Dosi Rupal, Ambaliya Annirudh, Joshi Harshal, Patell Rushad
Department of Medicine, Medical College Baroda, Vadodara, Gujarat, India.
BMJ Case Rep. 2014 Jun 23;2014:bcr2014204154. doi: 10.1136/bcr-2014-204154.
Serotonin syndrome and neuroleptic malignant syndrome are two drug toxidromes that have often overlapping and confusing clinical pictures. We report a case of a young man who presented with alteration of mental status, autonomic instability and neuromuscular hyperexcitability following ingestion of multiple psychiatric and antiepileptic medications. The patient satisfied criteria for serotonin syndrome and neuroleptic malignant syndrome, and based on the characteristic clinical features, laboratory findings and clinical course it was concluded that the patient had both toxidromes. The patient was managed with cyproheptadine and supportive measures, and recovered over the course of 3 weeks.

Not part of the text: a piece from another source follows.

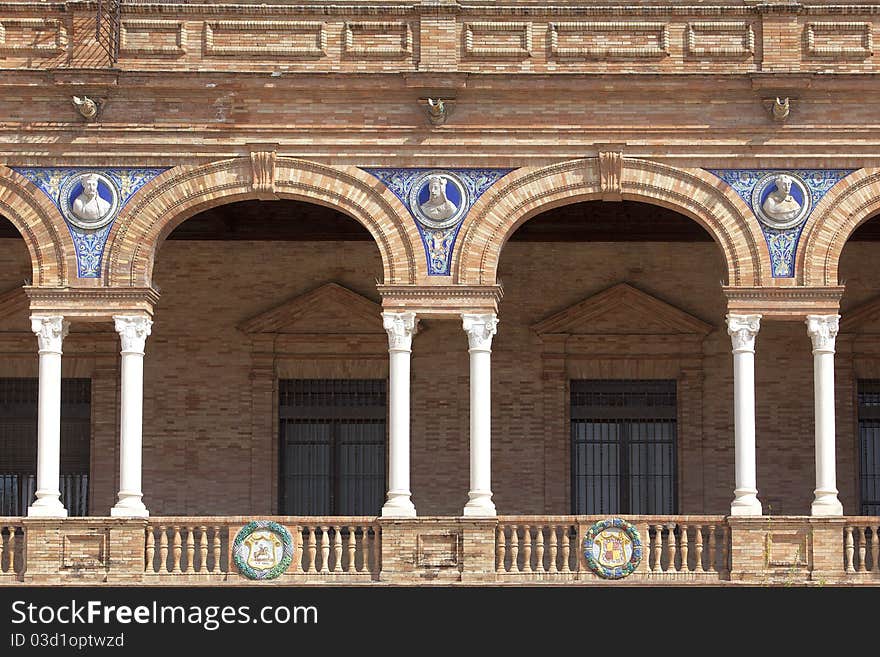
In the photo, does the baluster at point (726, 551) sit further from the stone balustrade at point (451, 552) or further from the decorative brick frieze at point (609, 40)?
the decorative brick frieze at point (609, 40)

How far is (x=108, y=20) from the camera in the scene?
885 inches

A brief review of literature highlighting the diagnostic clues as well as the importance of recognising and distinguishing the often missed and confounding diagnoses follows.
血清素综合征和抗精神病药恶性综合征是两种药物中毒综合征,其临床表现常常重叠且容易混淆。我们报告一例年轻男性病例,该患者在服用多种精神科药物和抗癫痫药物后出现精神状态改变、自主神经功能不稳定和神经肌肉兴奋性增高。该患者符合血清素综合征和抗精神病药恶性综合征的诊断标准,根据其特征性临床特征、实验室检查结果及临床病程,得出该患者患有这两种中毒综合征的结论。该患者接受了赛庚啶治疗及支持性措施,并在3周内康复。随后对文献进行简要回顾,强调了诊断线索以及识别和区分这些常常被漏诊和混淆的诊断的重要性。